RIBOTIDE, UN PONTE FRA CERVELLO E PRESSIONE ARTERIOSA

 

 

Giovanni Rossi di BM&L-Life Italia, presentando i risultati delle ricerche condotte alla Mount Sinai School of Medicine e pubblicati alcuni giorni fa su Proceedings of the National Academy of Sciences, ha parlato di importante scoperta.

Da decenni, dice Giovanni Rossi, sapevamo che quando un particolare recettore cerebrale viene stimolato in eccesso, si ha vasocostrizione ed innalzamento della pressione arteriosa. Da tempo questo dato veniva incluso nelle evidenze circa l’importanza dei meccanismi psicosomatici nell’ipertensione, ma non si poteva dire nulla di preciso, non conoscendo né il neurotrasmettitore protagonista dell’effetto, né, più in generale, la fisiologia di questo fenomeno.

Un gruppo di ricerca condotto George Prell, che è un professore associato di farmacologia e chimica biologica presso la Mount Sinai, ha identificato la molecola che si lega ai recettori imidazoli(ni)ci, ampiamente diffusi nel cervello e mediatori dell’effetto di aumento della pressione arteriosa. Gli studiosi -ha spiegato Rossi- hanno sperimentato delle molecole simili a quel composto che chiamavamo NAD (Nicotinamide Adenin Dinucleotide), indicati col nome di ribotidi ed hanno trovato che l’imidazol-4-acetato ribotide (Ribotide) si lega a quei recettori imidazolici presenti in aree dei nuclei del Tronco Encefalico ritenute importanti nella regolazione della pressione sanguigna, determinando l’innalzamento della pressione.

Oltre ad aver identificato con certezza il neurotrasmettitore, ne hanno dimostrato con precisione l’effetto impiegando degli antagonisti del Ribotide che impedivano l’innalzamento della pressione.

Un’altra importante funzione di questa molecola, cioè l’imidazol-4-acetato ribotide, che funge da neurotrasmettitore, consiste nel legarsi ad un’altra classe di recettori imidazoli(ni)ci in grado agire sul rilascio di insulina, l’ormone che, come è noto, favorisce l’ingresso nelle cellule di glucosio, riducendone la concentrazione nel sangue. Si è visto che bassi tassi di Ribotide stimolano l’azione dell’insulina, mentre alti tassi ne bloccano l’effetto determinando iperglicemia, la principale alterazione nelle malattie diabetiche.

Questi effetti hanno portato gli autori di questo studio a supporre che l’effettore molecolare alla base della frequente associazione ipertensione-diabete sia proprio il Ribotide.

Sarebbe interessante studiane la fisiologia nelle persone affette da “Sindrome X”, ovvero l’associazione genetica di ipertensione, obesità e diabete.

Giovanni Rossi rileva che alla conferenza tenuta da George Prell, gli autori di questo studio avanzano l’ipotesi che alterazioni legate al Ribotide, quali eccessiva espressione dei suoi recettori e/o sua produzione in eccesso, possano spiegare la patogenesi dell’ipertensione essenziale, ovvero di quella forma di malattia ipertensiva la cui precisa causa non è stata ancora accertata.

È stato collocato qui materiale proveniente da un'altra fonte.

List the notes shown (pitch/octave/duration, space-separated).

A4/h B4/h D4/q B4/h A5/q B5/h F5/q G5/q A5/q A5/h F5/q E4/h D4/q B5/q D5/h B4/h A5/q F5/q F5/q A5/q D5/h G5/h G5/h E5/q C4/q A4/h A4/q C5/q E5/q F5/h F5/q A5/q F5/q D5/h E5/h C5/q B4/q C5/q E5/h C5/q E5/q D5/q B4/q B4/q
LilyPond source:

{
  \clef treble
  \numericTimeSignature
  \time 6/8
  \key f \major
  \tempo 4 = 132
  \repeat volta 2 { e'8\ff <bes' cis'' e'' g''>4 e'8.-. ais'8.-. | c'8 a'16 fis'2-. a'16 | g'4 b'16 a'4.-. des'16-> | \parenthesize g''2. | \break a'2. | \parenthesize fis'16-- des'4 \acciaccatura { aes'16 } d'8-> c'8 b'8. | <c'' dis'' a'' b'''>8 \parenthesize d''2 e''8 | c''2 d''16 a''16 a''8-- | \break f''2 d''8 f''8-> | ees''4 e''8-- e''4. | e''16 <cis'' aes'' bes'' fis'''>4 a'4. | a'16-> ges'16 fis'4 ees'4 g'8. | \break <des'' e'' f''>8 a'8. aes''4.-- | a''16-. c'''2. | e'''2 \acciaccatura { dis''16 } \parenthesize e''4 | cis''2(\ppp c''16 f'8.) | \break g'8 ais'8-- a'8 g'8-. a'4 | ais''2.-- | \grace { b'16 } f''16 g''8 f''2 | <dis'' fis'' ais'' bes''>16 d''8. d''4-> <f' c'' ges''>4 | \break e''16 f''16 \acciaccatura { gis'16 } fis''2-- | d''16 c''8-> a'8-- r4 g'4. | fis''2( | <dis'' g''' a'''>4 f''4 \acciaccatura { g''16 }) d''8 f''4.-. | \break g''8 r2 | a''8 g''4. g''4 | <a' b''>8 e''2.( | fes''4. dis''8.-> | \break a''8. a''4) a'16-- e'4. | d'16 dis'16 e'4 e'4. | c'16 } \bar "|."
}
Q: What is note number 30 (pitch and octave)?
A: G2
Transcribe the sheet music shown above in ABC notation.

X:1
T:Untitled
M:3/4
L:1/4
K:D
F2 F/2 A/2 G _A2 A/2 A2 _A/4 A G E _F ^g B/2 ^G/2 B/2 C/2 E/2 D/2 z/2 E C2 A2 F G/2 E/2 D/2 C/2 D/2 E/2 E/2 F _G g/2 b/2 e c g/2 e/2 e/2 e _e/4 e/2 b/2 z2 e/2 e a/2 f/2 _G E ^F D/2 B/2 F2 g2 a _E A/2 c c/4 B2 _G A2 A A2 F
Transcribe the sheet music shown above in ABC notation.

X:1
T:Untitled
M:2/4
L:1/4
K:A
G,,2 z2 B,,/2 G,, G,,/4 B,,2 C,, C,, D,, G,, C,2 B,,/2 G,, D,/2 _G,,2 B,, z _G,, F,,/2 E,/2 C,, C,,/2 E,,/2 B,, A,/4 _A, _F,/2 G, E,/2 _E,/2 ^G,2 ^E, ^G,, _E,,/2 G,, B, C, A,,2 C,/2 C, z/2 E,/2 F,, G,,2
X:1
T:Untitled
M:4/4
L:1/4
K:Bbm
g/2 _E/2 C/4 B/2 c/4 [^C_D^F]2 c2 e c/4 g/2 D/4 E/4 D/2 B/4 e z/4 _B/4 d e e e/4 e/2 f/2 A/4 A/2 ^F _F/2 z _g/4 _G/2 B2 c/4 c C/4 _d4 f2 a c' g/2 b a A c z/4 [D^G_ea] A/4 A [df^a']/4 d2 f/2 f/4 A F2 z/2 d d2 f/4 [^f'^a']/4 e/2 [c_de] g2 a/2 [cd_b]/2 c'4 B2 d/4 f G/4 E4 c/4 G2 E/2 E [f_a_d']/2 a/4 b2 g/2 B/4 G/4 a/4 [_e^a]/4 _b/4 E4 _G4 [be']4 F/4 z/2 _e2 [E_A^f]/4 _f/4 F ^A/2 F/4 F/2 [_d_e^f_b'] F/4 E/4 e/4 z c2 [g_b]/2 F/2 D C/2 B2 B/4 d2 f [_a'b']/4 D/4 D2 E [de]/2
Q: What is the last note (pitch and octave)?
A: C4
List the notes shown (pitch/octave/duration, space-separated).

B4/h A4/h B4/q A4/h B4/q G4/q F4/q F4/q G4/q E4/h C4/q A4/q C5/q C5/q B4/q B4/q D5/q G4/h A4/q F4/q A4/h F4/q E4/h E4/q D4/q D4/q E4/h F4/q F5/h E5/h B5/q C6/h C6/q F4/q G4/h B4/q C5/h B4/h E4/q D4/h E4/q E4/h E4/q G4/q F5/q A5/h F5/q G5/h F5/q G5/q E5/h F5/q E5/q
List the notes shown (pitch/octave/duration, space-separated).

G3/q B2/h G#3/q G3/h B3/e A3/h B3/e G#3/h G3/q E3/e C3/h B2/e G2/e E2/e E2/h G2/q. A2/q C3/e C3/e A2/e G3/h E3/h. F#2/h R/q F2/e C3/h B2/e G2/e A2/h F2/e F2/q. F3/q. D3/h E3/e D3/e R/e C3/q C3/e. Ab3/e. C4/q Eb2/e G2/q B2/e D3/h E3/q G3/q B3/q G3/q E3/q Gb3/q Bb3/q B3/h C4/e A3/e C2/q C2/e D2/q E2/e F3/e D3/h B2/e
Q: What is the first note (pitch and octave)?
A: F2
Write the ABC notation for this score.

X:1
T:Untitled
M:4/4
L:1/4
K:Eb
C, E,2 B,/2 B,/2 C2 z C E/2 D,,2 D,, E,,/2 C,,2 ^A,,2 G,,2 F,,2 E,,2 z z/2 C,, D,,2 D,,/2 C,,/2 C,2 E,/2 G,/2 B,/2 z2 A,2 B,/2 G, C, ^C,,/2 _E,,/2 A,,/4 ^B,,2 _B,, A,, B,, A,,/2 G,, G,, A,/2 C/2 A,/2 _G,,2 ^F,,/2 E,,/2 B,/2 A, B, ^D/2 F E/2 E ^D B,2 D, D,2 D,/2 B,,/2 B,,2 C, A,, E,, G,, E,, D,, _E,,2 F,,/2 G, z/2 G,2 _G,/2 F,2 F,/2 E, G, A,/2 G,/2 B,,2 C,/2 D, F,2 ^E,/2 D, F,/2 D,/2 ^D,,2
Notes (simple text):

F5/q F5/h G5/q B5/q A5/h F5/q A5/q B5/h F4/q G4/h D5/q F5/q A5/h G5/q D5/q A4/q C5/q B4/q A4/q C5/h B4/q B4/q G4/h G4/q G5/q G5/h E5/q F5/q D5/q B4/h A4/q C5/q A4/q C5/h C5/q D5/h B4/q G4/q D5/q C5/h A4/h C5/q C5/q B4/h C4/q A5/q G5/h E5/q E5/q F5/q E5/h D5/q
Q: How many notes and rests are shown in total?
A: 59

D’altra parte, se questa ipotesi sarà confermata, sarà più facile spiegarsi l’estrema influenzabilità di questa forma di ipertensione da parte di esperienze emozionali, come rabbia o paura, condizioni affettive, come il persistere di sentimenti di rancore o timore di cui non si ha immediata consapevolezza e stati di coscienza come quelli che accompagnano varie patologie psichiatriche.

Prell -dice Giovanni Rossi- da buon farmacologo fa notare che l’anti-ipertensivo clonidina, noto ed impiegato da lungo tempo, agisce anche sui recettori imidazolici del Ribotide. In altre parole, fra i vari bersagli della sua azione farmacodinamica la clonidina ha il recettore imidazoli(ni)co su cui agisce spiazzando il Ribotide di cui previene l’effetto.

La clonidina, ma molti altri anti-ipertensivi di vecchia generazione agenti sul sistema nervoso, presenta una grande quantità di effetti collaterali indesiderati o tossici, probabilmente dovuti al suo legame poco discriminato con diversi tipi recettoriali. Pertanto uno degli obiettivi futuri potrebbe consistere nel realizzare farmaci selettivi per il recettore del Ribotide, in altre parole antagonisti super-selettivi del Ribotide.

Secondo Giovanni Rossi, George Prell dovrebbe, però, prima dimostrare che nel complesso bilancio di meccanismi di regolazione della pressione arteriosa, l’alterazione legata al Ribotide abbia effettivamente ruolo patogenetico preminente nella realtà clinica.